- TASK STATEMENT
List every person named in the page excerpt on human-rights violations in North Kivu, giving each person once.

- PAGE EXCERPT

'''

U.N. High Commissioner for Human Rights Navi Pillay says she is alarmed over the increasing number of killings and other human-rights violations recorded during the past few days in the Democratic Republic of Congo's North Kivu province. Escalating fighting between government and rebel forces has displaced tens of thousands of civilians. Lisa Schlein reports for VOA from Geneva.

UN High Commissioner for Human Rights, South African judge Navanethem (Navi) Pillay poses in her office at the Palais Wilson, headquarters of the specialised UN agency as she takes up her post on Spetember 1, 2008 in Geneva
UN High Commissioner for Human Rights, South African judge Navanethem (Navi) Pillay (File)
Top U.N. human rights official Navi Pillay is calling on all parties to respect human rights international law. She says she fears a repeat of the same kind of horrendous human-rights violations that have occurred during previous outbreaks of fighting in this region.

These she says have included large-scale summary and arbitrary executions, rapes, disappearances, torture, harassment, unlawful arrest and arbitrary detention.

The High Commissioner's spokesman, Rupert Colville, says during the past few days, a number of fresh violations have been recorded by U.N. human rights staff in North Kivu.

'''

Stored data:
'''

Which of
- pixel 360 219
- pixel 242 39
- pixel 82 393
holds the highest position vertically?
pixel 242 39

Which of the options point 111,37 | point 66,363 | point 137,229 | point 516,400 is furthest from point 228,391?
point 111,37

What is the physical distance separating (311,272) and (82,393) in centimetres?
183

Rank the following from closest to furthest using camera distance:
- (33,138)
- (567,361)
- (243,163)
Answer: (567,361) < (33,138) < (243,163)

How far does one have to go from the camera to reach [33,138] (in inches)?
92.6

'''
'''

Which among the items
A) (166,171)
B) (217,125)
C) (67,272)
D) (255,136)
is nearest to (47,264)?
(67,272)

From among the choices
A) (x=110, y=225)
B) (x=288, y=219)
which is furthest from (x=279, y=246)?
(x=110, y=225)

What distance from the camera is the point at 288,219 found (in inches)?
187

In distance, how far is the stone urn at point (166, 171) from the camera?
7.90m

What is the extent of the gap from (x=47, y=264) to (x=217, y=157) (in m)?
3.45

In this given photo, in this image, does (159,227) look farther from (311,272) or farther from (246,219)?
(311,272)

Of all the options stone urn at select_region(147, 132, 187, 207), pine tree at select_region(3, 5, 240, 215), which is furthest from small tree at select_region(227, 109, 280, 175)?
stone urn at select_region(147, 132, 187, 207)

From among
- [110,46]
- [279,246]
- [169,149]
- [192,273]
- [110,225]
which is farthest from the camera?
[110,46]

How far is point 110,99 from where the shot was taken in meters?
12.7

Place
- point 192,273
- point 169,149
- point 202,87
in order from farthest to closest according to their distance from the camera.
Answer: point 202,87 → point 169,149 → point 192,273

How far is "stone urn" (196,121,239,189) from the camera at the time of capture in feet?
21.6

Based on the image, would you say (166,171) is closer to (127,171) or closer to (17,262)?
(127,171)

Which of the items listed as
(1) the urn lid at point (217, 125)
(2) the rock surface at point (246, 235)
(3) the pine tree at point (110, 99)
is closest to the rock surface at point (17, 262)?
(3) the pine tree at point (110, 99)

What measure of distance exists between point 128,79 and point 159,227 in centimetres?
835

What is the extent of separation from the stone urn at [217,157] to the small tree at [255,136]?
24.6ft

'''

- RESULT OF THE TASK
Navi (Navanethem) Pillay
Lisa Schlein
Rupert Colville